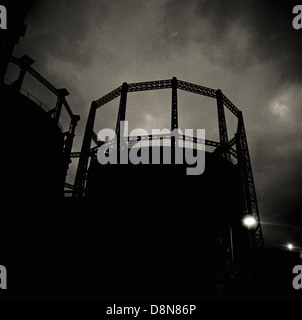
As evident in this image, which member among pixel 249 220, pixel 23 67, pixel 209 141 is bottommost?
pixel 249 220

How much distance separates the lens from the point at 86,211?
31.1 ft

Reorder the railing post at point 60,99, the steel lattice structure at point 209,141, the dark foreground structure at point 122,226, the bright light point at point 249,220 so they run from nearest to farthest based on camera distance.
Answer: the bright light point at point 249,220 → the dark foreground structure at point 122,226 → the steel lattice structure at point 209,141 → the railing post at point 60,99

### What you will do
Each line from the one containing "How much distance" to the final line of the entries above must be returned exactly, and no other line may appear.

### Answer to the problem
How much distance separates the lens from the point at 86,211?
31.1 ft

Reorder the railing post at point 60,99, the steel lattice structure at point 209,141, the dark foreground structure at point 122,226, the bright light point at point 249,220 so they run from nearest to farthest based on camera distance.
Answer: the bright light point at point 249,220 → the dark foreground structure at point 122,226 → the steel lattice structure at point 209,141 → the railing post at point 60,99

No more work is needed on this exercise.